» **Direction**:
Gather every line of the records below that contains the word "farther", and copy each one out.
----------
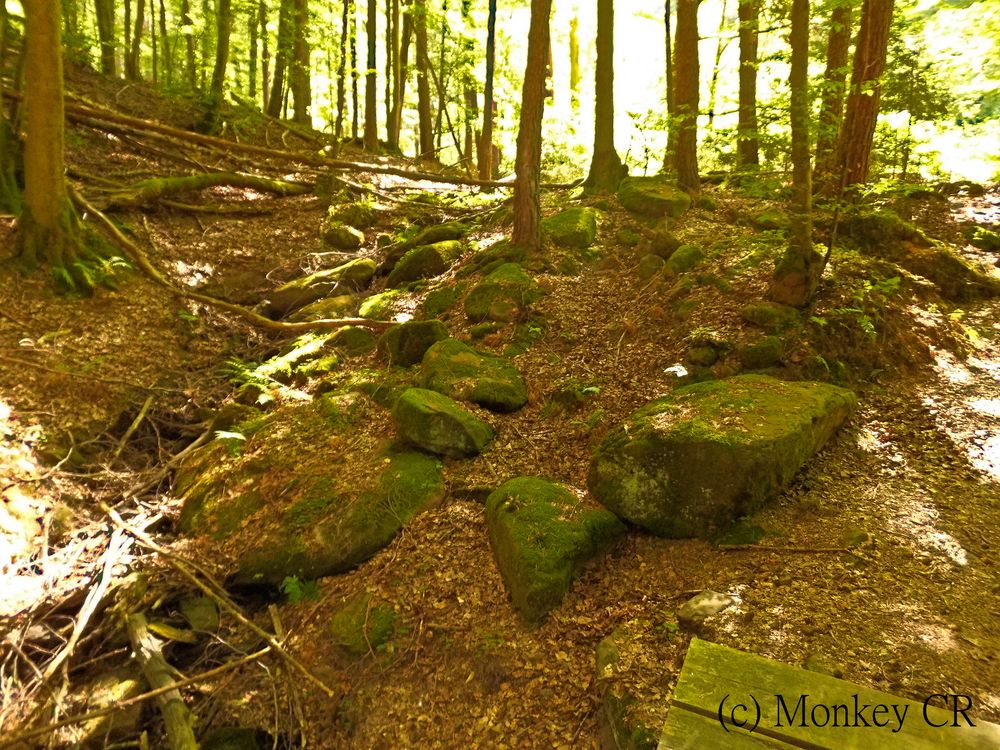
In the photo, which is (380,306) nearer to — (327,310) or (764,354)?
(327,310)

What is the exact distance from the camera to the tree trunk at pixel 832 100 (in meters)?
6.31

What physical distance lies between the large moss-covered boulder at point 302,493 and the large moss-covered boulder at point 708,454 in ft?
6.15

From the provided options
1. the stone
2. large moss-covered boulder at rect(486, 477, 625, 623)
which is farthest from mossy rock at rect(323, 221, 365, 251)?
the stone

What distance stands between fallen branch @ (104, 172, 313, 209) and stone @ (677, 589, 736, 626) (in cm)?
1116

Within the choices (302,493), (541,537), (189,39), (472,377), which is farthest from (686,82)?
(189,39)

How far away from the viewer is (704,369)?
598 cm

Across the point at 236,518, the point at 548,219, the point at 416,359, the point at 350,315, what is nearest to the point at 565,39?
the point at 548,219

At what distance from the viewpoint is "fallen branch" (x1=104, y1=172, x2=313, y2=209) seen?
10.4 m

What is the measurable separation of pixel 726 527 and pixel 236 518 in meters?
4.53

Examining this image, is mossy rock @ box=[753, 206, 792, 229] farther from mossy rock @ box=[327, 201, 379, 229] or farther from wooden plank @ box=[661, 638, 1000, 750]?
mossy rock @ box=[327, 201, 379, 229]

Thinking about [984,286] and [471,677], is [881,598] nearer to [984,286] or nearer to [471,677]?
[471,677]

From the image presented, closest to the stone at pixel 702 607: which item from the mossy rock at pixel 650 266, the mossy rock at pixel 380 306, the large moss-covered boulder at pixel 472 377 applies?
the large moss-covered boulder at pixel 472 377

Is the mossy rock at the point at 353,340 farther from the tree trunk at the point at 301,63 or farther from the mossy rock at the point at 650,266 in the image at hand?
the tree trunk at the point at 301,63

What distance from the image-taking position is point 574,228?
9430 millimetres
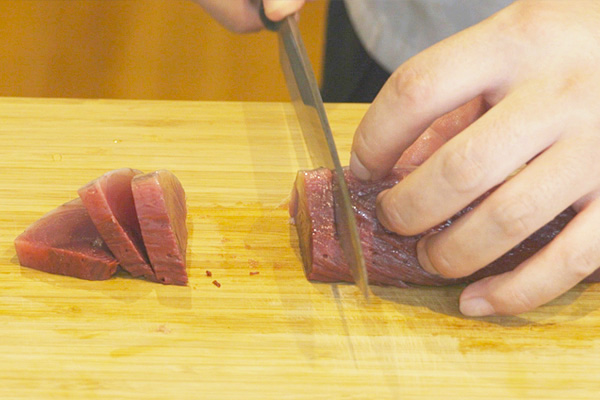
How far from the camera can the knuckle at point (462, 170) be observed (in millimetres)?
2123

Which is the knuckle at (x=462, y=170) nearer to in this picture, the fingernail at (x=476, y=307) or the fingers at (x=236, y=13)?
the fingernail at (x=476, y=307)

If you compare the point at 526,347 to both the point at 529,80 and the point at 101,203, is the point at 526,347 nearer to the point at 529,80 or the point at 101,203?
the point at 529,80

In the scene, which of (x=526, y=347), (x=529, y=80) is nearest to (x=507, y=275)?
(x=526, y=347)

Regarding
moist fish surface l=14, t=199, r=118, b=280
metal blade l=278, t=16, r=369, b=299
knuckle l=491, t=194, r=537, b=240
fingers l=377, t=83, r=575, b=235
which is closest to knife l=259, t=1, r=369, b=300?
metal blade l=278, t=16, r=369, b=299

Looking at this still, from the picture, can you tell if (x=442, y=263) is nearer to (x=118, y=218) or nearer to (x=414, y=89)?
(x=414, y=89)

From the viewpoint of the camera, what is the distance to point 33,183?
291 centimetres

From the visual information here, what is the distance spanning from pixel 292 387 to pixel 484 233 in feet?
2.53

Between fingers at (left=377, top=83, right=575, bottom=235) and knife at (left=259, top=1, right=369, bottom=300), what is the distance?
0.23m

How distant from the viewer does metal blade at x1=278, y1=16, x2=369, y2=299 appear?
→ 7.44 feet

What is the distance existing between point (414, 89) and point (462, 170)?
0.30 meters

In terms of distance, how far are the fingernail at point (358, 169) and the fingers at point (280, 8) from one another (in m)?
0.72

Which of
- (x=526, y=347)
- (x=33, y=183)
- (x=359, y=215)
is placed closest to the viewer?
(x=526, y=347)

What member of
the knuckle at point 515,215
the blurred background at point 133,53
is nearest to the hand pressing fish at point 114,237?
the knuckle at point 515,215

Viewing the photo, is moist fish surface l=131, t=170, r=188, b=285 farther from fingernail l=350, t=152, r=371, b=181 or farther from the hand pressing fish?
fingernail l=350, t=152, r=371, b=181
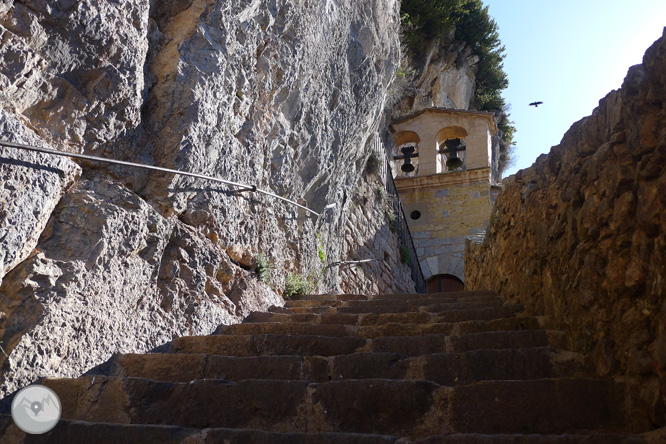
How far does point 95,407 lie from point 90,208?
110 centimetres

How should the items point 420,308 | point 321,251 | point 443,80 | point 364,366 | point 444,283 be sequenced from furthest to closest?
point 443,80 → point 444,283 → point 321,251 → point 420,308 → point 364,366

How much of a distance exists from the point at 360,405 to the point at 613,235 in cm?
126

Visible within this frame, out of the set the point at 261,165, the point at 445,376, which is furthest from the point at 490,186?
the point at 445,376

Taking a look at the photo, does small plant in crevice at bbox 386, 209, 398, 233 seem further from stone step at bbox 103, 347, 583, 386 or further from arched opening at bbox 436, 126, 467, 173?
stone step at bbox 103, 347, 583, 386

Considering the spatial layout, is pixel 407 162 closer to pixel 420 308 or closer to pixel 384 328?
pixel 420 308

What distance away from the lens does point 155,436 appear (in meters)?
2.04

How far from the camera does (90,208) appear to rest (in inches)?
118

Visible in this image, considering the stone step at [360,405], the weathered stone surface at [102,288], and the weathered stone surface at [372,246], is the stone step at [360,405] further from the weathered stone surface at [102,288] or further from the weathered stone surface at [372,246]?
the weathered stone surface at [372,246]

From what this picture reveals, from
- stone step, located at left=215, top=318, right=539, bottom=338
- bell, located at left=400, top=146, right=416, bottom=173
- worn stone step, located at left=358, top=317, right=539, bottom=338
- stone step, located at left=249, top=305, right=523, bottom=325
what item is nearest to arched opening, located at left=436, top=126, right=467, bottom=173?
bell, located at left=400, top=146, right=416, bottom=173

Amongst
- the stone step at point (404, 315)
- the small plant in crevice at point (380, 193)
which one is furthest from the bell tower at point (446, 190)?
the stone step at point (404, 315)

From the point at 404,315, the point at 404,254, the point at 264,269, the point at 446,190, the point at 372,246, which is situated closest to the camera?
the point at 404,315

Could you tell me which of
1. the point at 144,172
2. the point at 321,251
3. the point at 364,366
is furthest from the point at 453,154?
the point at 364,366

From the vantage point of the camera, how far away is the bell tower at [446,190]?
515 inches

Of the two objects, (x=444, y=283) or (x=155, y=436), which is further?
(x=444, y=283)
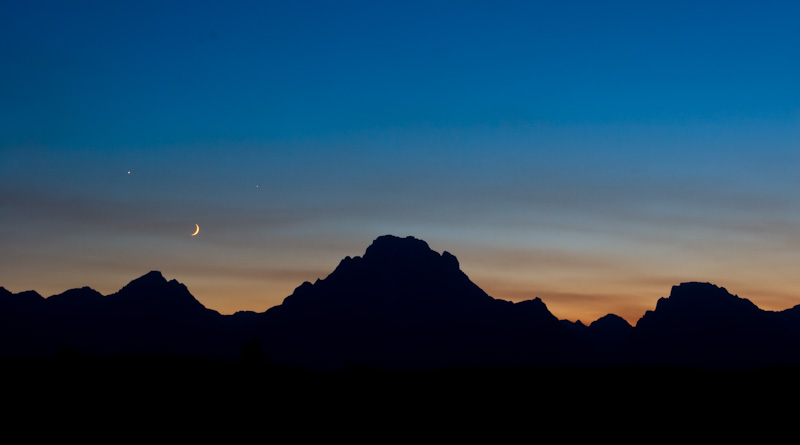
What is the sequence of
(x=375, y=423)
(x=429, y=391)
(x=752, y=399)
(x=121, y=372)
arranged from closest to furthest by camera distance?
(x=375, y=423)
(x=752, y=399)
(x=429, y=391)
(x=121, y=372)

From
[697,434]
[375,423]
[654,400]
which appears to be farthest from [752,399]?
[375,423]

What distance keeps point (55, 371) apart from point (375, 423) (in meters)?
27.3

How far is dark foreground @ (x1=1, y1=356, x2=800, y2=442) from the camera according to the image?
1490 inches

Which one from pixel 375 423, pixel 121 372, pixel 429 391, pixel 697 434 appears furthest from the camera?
pixel 121 372

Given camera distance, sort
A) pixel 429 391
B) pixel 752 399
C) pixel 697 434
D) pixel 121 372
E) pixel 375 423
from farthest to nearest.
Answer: pixel 121 372
pixel 429 391
pixel 752 399
pixel 375 423
pixel 697 434

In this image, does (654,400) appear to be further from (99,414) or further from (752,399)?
(99,414)

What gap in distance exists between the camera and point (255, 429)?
37.8 m

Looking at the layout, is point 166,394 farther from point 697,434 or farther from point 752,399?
point 752,399

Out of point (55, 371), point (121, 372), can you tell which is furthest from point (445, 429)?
point (55, 371)

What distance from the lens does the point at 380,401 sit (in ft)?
148

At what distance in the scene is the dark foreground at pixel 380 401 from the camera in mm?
37844

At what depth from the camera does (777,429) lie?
3731cm

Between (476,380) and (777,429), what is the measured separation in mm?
21809

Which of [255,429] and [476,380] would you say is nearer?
[255,429]
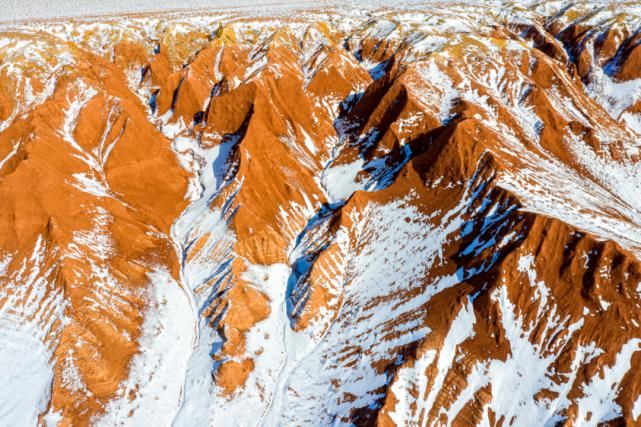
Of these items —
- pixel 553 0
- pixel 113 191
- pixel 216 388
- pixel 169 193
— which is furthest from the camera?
pixel 553 0

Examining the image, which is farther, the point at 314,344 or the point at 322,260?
the point at 322,260

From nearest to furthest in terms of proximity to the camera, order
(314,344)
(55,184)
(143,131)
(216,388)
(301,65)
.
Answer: (216,388) → (314,344) → (55,184) → (143,131) → (301,65)

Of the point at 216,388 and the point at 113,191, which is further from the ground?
the point at 113,191

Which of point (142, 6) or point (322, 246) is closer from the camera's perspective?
point (322, 246)

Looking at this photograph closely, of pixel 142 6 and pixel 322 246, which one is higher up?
pixel 142 6

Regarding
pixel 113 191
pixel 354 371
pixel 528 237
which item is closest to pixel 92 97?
pixel 113 191

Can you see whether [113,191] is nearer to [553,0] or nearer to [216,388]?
[216,388]

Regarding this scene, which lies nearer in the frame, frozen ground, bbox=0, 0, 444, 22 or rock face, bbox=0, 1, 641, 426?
rock face, bbox=0, 1, 641, 426

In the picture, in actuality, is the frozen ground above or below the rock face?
above
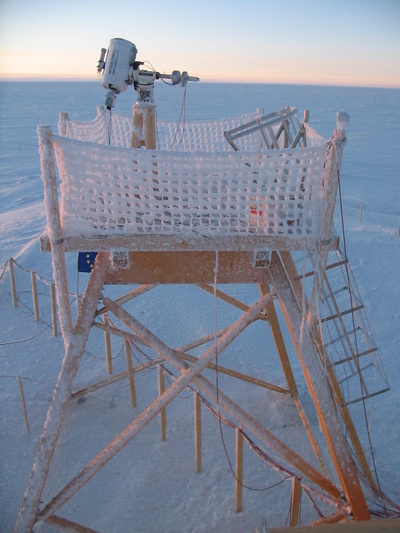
----------
» **Exercise answer**:
Examining this image, is mossy rock @ box=[753, 206, 792, 229] farther from mossy rock @ box=[327, 201, 379, 229] or farther from wooden plank @ box=[661, 638, 1000, 750]?
Is the mossy rock at the point at 353,340 farther from the tree trunk at the point at 301,63 or farther from the mossy rock at the point at 650,266 in the image at hand?
Viewing the photo, is moist fish surface l=131, t=170, r=188, b=285 farther from fingernail l=350, t=152, r=371, b=181 or farther from the hand pressing fish?
Looking at the layout, is point 166,394 farther from point 697,434 or farther from point 752,399?
Examining the image, which is farther, the point at 314,344 or the point at 322,260?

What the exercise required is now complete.